AIM: Carry on the forum thread about collecting old computers and electronics for scrap, picking up after its last line.

EXCERPT TO READ:

++++

Post in the Wanted section of CL. We have had ads there and have gotten a really good response. Basically our ad was this -

"*We recycle old computers, electronics and cell phones

We will take any/all of your old computers, electronics and cell phones. We recycle them and nothing ends up in the landfill. We destroy the harddrives as well. Please contact us if you have any that you would like to get rid of.*"


We will also take monitors if anyone is getting rid of them because we take them apart and I recover the insulated wires and copper. I have people that take all the scrap that I do not use, so we do not send any to the landfill. Also, make sure and let people know while you are picking it up that you will take all the power cords also. These sell as insulated copper wire. 

You will be amazed how much stuff you can collect from these people. While talking to them, we have also collected old ceiling fans, tv's, satellite boxes, vcr's and all kinds of goodies.

Good Luck and you will probably need a couple of email addresses to keep a current ad going. We haven't placed on in a month and we still get emails. I never put my phone number. We do it all by email.


----------



## pcecycle (Apr 3, 2008)

What can be done with old VCRs and satellite/cable boxes. I once had an offer for a Gaylord box full of old VCRs, boomboxes, telephones (not Cell) and electronic toys.

Mike


----------



## Rag and Bone (Apr 3, 2008)

The items you mentioned are all extremely low value. You can get some very low yield boards and wire out of most any electronic device. Telephones have some gold contacts. Rotary telephones contain some very nice gold contacts, although, if they are working and vintage they have good ebay value. Most of that stuff is akin to walking down the road picking up pennies. It makes for a nice walk but it isn't going to pay the rent.


----------



## solarsmith (Apr 3, 2008)

I listsed free computer recycling in the free area and quicly got flaged and removed I dont know why yet...I did list My phone # and area..

Thanks BRYAN


----------



## Rag and Bone (Apr 3, 2008)

I've had the same trouble lately. I suspect competitors flag it as spam or over post. On that note, this sh*t is getting too competitive. I for one would be happy with lower gold prices to keep the crowds away.

++++

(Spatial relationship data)
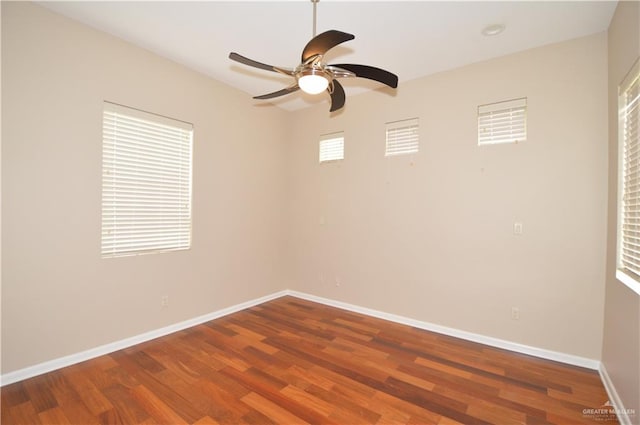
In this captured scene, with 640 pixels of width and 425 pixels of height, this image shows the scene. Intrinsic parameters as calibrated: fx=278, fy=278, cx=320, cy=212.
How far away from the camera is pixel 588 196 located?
8.31ft

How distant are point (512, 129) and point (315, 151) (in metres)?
2.58

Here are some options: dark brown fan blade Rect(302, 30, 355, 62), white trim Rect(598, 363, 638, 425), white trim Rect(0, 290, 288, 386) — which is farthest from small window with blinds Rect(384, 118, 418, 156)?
white trim Rect(0, 290, 288, 386)

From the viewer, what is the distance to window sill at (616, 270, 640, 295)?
1.78 metres

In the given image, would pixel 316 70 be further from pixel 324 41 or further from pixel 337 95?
pixel 337 95

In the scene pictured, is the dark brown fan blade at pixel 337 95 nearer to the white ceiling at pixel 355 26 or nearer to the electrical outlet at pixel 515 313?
the white ceiling at pixel 355 26

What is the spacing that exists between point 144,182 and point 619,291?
4.31 metres

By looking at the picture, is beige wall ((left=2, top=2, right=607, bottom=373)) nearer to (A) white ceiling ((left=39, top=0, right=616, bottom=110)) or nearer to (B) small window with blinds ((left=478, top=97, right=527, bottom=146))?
(B) small window with blinds ((left=478, top=97, right=527, bottom=146))

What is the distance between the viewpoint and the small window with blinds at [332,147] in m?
4.17

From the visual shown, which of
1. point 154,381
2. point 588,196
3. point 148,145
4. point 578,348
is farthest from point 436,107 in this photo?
point 154,381

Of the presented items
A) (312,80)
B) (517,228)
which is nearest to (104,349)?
(312,80)

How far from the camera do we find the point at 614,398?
2.02m

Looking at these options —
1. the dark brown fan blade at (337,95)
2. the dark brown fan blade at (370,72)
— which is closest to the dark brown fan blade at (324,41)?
the dark brown fan blade at (370,72)

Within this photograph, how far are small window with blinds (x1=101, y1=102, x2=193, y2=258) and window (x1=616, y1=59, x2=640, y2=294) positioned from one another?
4.00 metres

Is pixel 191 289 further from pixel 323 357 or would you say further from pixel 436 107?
pixel 436 107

++++

RESULT FOR THIS EXERCISE:
----------



## Scrapman (Apr 4, 2008)

LOL


----------



## Rag and Bone (Apr 4, 2008)

I post all over the place (where it's somewhat relevant). The ad usually runs the full duration. I have been flagged in wanted repeatedly.


----------



## starzfan0211 (Apr 4, 2008)

There are people who do flag the competition. It happens here also. The scrap metal guys are actually pretty brutal about it. So are car dealers.

My suggestion is take the high road and just keep posting. There is more than enough out there for everyone. Remember the rule of karma, "Karma is a *itch". All the ones who play dirty will end up suffering. 

Hang tough and you will get more than you know what to do with. Also, I have not had any luck on freecycle.

Also, call around to repair shops and ask them for their scraps. You may end up with a good supply doing that as well. We have had tremendous luck with that.


----------



## steveonmars (Apr 5, 2008)

I signed up for freecycle this afternoon after reading this thread and already had three offers. of course one wanted $30 for an old pentium II with Win 95 on it but the other 2 are free, I'm picking them up tomorrow.

Steve


----------



## Rag and Bone (Apr 5, 2008)

Keep in mind the value of what yer getting vs. what you pay to get it
A couple PCs is a couple bucks
A gallon of gas will quickly erase any gain
Oh I miss the old days 
Drive cross country for a couple bucks


----------



## steveonmars (Apr 5, 2008)

Both people live close to where i'm going anyway and one says she has quite a bit of old stuff so it should be worth it.

Steve


----------



## Harold_V (Apr 5, 2008)

steveonmars said:


> Both people live close to where i'm going anyway and one says she has quite a bit of old stuff so it should be worth it.
> 
> Steve



Do yourself a big favor and ask the people if they have any old jewelry or dental gold when you arrive at your destination. Make a point of asking for class rings as well. In my experience, I often found people didn't consider them "jewelry". Fact is, long ago, more than 30 years, I stopped at one garage sale and asked about jewelry. The gal said she didn't have any. When I asked if she had a class ring, she replied that she did, indeed, have one. It belonged to one of her old boyfriends. Hang on to your seat! She wanted 25¢ for the ring. On the same trip, I ended up buying two ounces of placer gold for $60. 

If it will help you feel better, this was prior to 1974, not long after I started pursuing gold. Gold was about $100/ounce then.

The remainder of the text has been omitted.